▶ Provided text
____

- Education: Columbia University (BA) George Washington University (PhD)
- Alma mater: Milton Academy
- Occupation: historian
- Writing career
- Period: 20th century
- Genres: Military history, Naval history, African-American History
- Subjects: Korean War, Vietnam War

= John Darrell Sherwood =

American author (born 1966)

John Darrell Sherwood (born 1966) is an American author who has published five books and numerous articles. He specializes in military history, but has also published articles on travel and skiing. He has been with the Naval History and Heritage Command since 1997.

== Education ==
Sherwood graduated from Milton Academy in 1985, and received his B.A. from Columbia University and Ph.D. from George Washington University. He was a Fulbright scholar to Germany and Greece in 2019.

==Officers in Flight Suits==
His first book, Officers in Flights Suits: The Story of American Air Force Fighter Pilots in the Korean War (1996), examines the personal wartime experiences of U.S. Air Force fighter pilots in the Korean War. In 1996, it was selected to be on the Air Force Chief of Staff's professional reading list.

==Fast Movers==
His second history, Fast Movers: Jet Pilots and the Vietnam Experience (1999), focuses on U.S. Air Force, U.S. Navy, and U.S. Marine Corps fighter pilots who fought in the Vietnam War. Like Officers in Flights Suits, it is a social history that focuses on individual combat experiences and the institutional cultures of the fighter pilots who fought in America's longest war. The U.S. Naval Institute chose it as a notable book of 1999.

____

▶ Data supplied
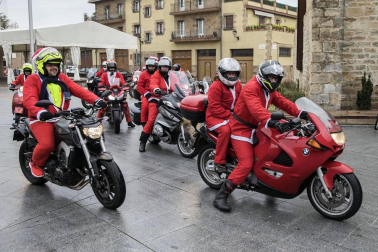 Motorutas.com organizó el primer raid de motocicletas de pilotos disfrazados de Papa Noel solidario con el Banco de Alimentos de Navarra
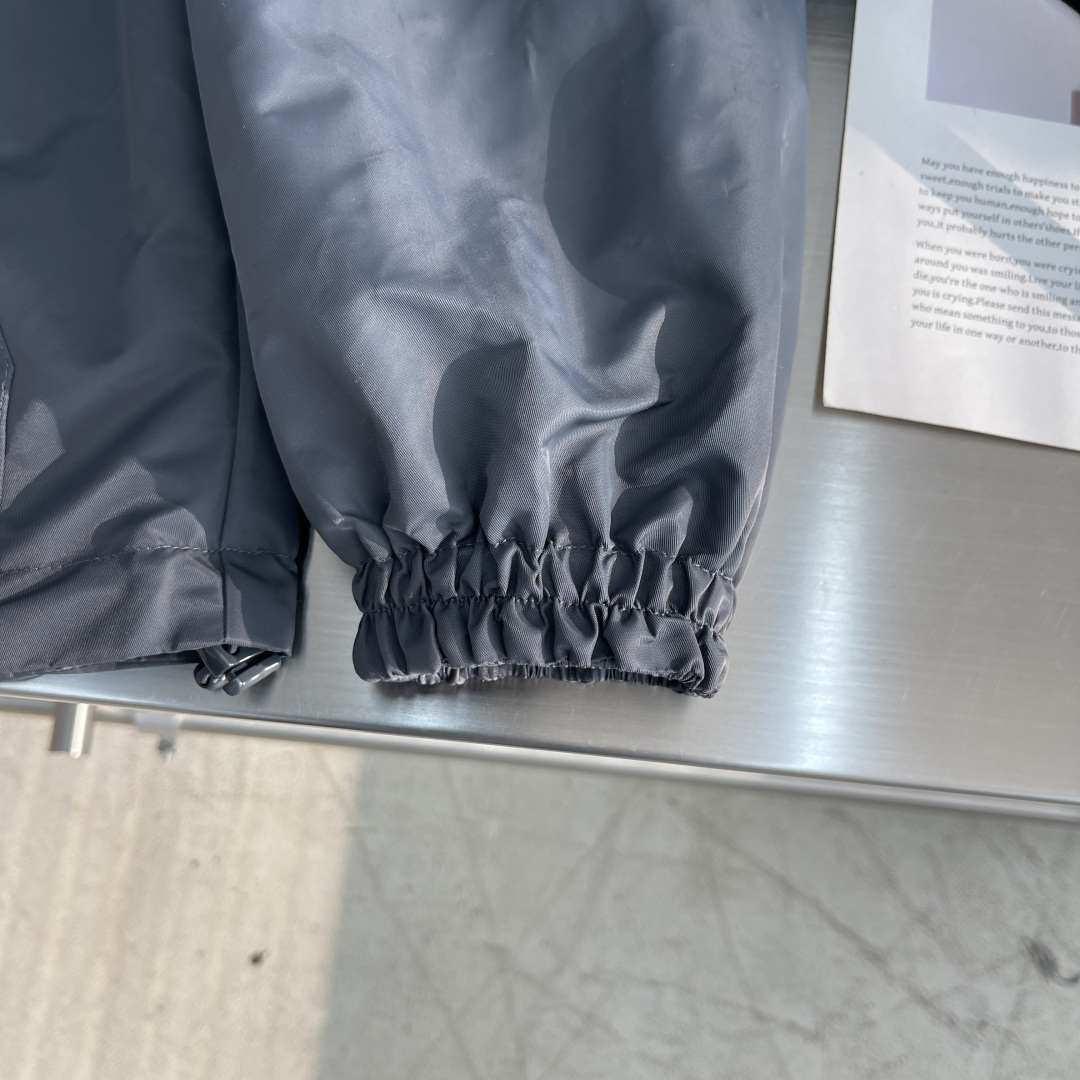 

-驴牌  双面防风夹克取材防水再生锦纶，成就换季时节的活力之选。纯色一面点缀 Marque L.Vu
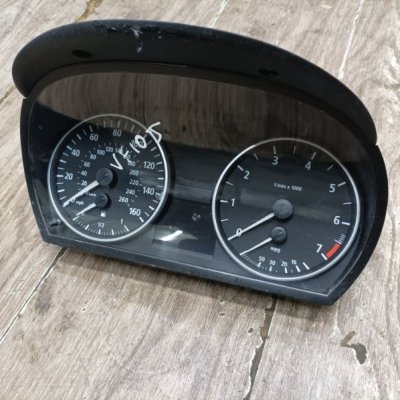Щиток приборов BMW 3 series E90 2006 универсал N46B20B - изображение 6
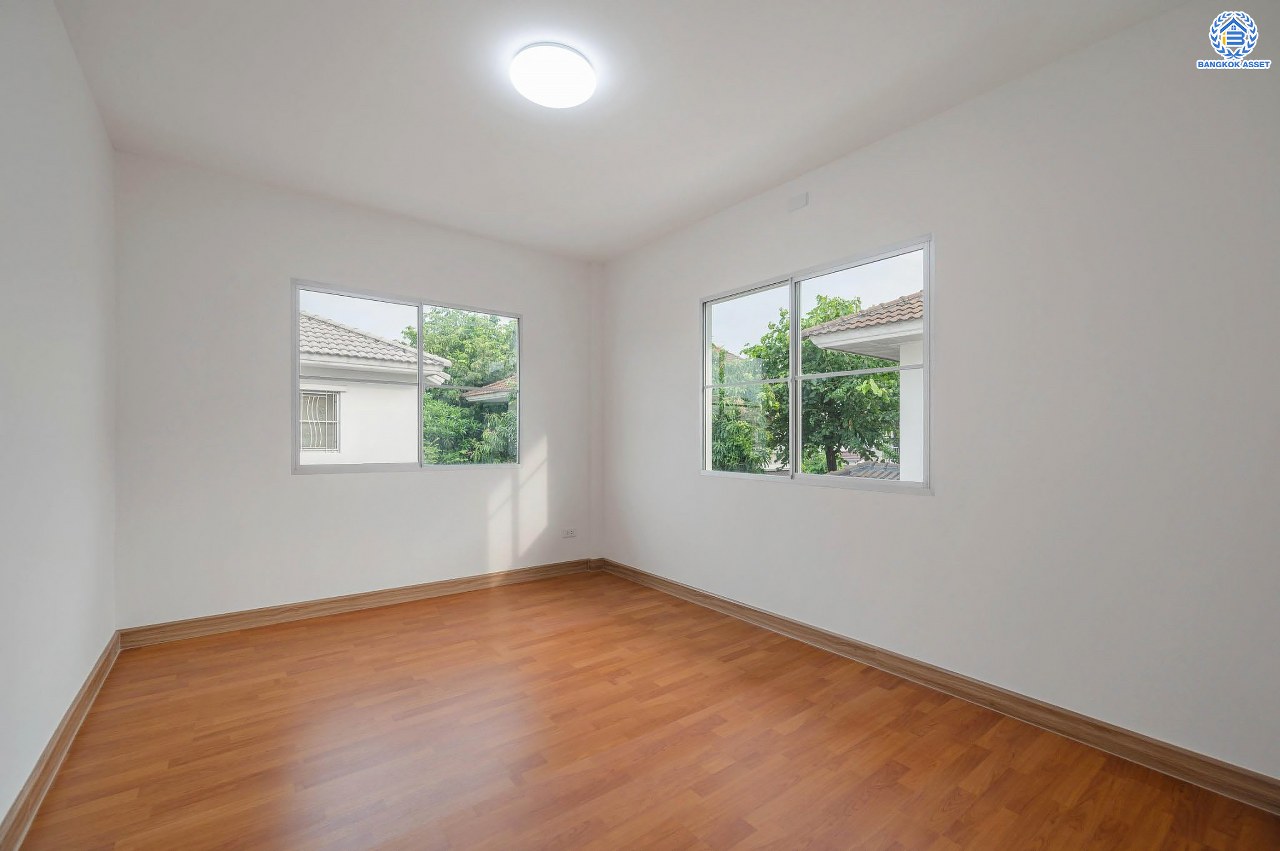 บ้านมือสองตกแต่งใหม่ คุณภาพแบรนด์ LH โครงการ ชัยพฤกษ์ ราชพฤกษ์-แจ้งวัฒนะ เนื้อที่ 66 ตร.ว. ฟังก์ชัน 3 ห้องนอน 3 ห้องน้ำ 2 ที่จอดรถ ภายในตกแต่งหรูหรา บนทำเลติดถนนราชพฤกษ์ เชื่อมสู่แจ้งวัฒนะได้อย่างรวดเร็ว ใกล้รถไฟฟ้าสายสีชมพู "ปากเกร็ด" จุดขึ้นทางด่วน "แจ้งวัฒนะ" โรบินสัน ไลฟ์สไตล์ ราชพฤกษ์ และ โลตัส นอร์ธราชพฤกษ์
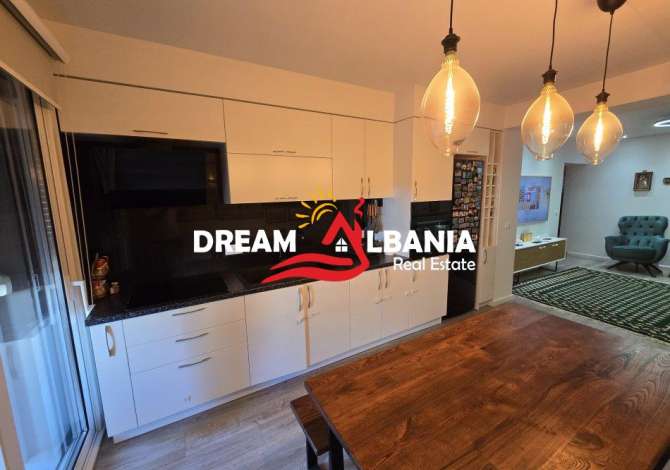 Shtepi ne shitje 2+1 ne Tirane - 250,000 Euro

____

▶ Task list
**A.** From the records, copy the lines from the one containing "双面防风夹克取材防水再生锦纶，成就换季时节的活力之选。纯色一面点缀 Marque L.Vu" through the one containing "Щиток приборов BMW", inclusive, without changing them. Omit the picture markers.
**B.** Continue the biography of John Darrell Sherwood from where it stops.

▶ Exercise responses
**A.**
-驴牌  双面防风夹克取材防水再生锦纶，成就换季时节的活力之选。纯色一面点缀 Marque L.Vu
Щиток приборов BMW 3 series E90 2006 универсал N46B20B - изображение 6

**B.**
==Afterburner==
Afterburner: Naval Aviators and the Vietnam War (2004) is the first book published by Sherwood as an official historian at the U.S. Naval Historical Center. As a consequence, he collects no royalties for the project. The book combines traditional operational history with social history to tell the story of U.S. Navy air power during the latter stages of the Vietnam War, 1968-1972. As such, it covers the American bombing campaign in Laos, Operation Linebacker, and Operation Pocket Money (the U.S. Navy's 1972 aerial mining operations against North Vietnam). It also provides in-depth portraits of 21 naval aviators who fought in Vietnam. The book received honorable mention for the North American Society for Oceanic History's John Lyman Book Award in 2004.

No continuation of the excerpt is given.